Porcupines
Edited by Graham Higgin
Penguin, 2000
The cover of Porcupines, by an uncredited Penguin designer, is an exhilarating response to the question of how to package a philosophical anthology. It features a photograph of a snowbound pine forest (by American photographer Rod Planck) which is so abstract it barely looks like a photograph at all. The colour palette is too limited – black, white and brown – and the formal structure too rigidly geometric: a cross-hatch of vertical and horizontal lines and bands.

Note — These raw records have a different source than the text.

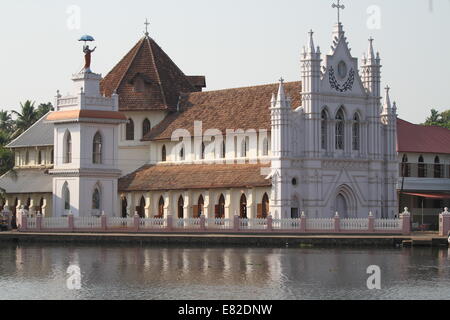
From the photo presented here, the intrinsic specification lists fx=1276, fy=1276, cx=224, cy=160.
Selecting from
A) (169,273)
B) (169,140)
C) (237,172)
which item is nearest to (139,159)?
(169,140)

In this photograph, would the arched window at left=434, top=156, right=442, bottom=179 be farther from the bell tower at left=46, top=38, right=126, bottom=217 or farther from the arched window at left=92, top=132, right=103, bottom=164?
the arched window at left=92, top=132, right=103, bottom=164

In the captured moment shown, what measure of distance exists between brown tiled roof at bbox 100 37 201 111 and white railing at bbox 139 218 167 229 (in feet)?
46.4

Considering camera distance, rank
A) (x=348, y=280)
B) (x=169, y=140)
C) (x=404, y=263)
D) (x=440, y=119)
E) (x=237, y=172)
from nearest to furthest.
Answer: (x=348, y=280), (x=404, y=263), (x=237, y=172), (x=169, y=140), (x=440, y=119)

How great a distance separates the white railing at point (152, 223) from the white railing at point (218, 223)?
248cm

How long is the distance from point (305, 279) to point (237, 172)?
86.0 ft

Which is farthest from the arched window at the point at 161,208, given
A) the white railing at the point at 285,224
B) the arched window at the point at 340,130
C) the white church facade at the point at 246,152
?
the white railing at the point at 285,224

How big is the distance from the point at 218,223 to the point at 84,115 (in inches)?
463

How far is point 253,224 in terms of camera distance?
229ft

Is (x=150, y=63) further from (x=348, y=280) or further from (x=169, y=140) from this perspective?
(x=348, y=280)

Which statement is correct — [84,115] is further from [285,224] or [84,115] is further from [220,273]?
[220,273]
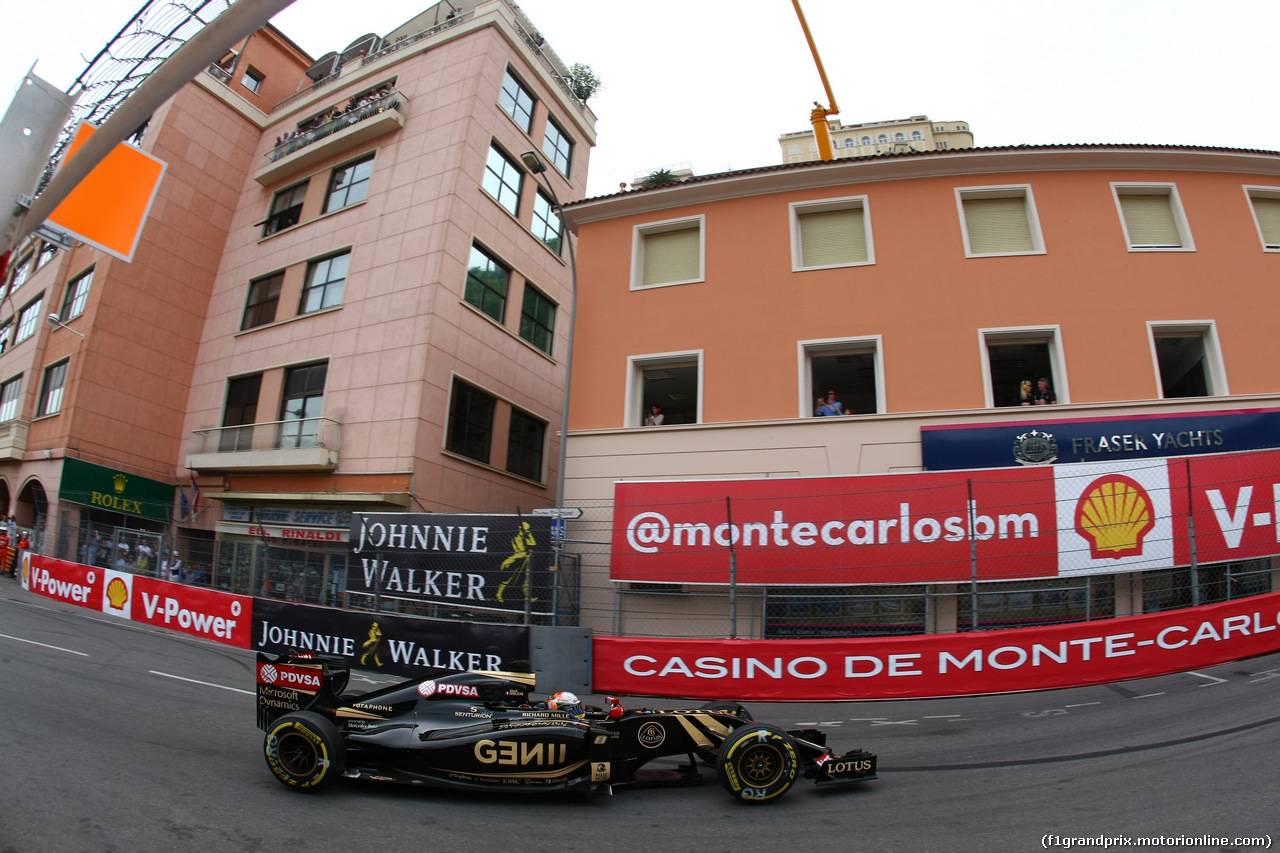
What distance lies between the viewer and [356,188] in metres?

This, perhaps, is what philosophising looks like today – a meticulous teasing apart of the fabric of things. It’s certainly a very different proposition to the Caspar David Friedrich painting on the front of my old Penguin copy of Nietzsche, with its windblown, mountaintop angst. As a more blunt visual metaphor, the image might be an illustration of what philosophy does: it offers a way through the dark forest of life, or – perhaps – helps you sort the wood from the trees. More drolly, it could be a close-up of porcupine quills.
Why Porcupines? Graham Higgin’s anthology is a collection of aphorisms, ordered chronologically by philosopher. Each right-hand page carries a single maxim in large type, while on the opposite page we get it in context in smaller type. The title comes from Schlegel: “A fragment, like a miniature work of art, has to be entirely isolated from the surrounding world and be complete in itself like a porcupine.’’
Finally, the typography. The single, perplexing word of the title is threaded counter-intuitively between the tree trunks, as if playing an impossible game of hide-and-seek. Imagine the letters moving, and it could be part of a cinematic credit sequence.
Therein lies the implicit message of the cover: as it was in the days of Camus and Sartre, philosophy can still be as cool as some hip European art movie.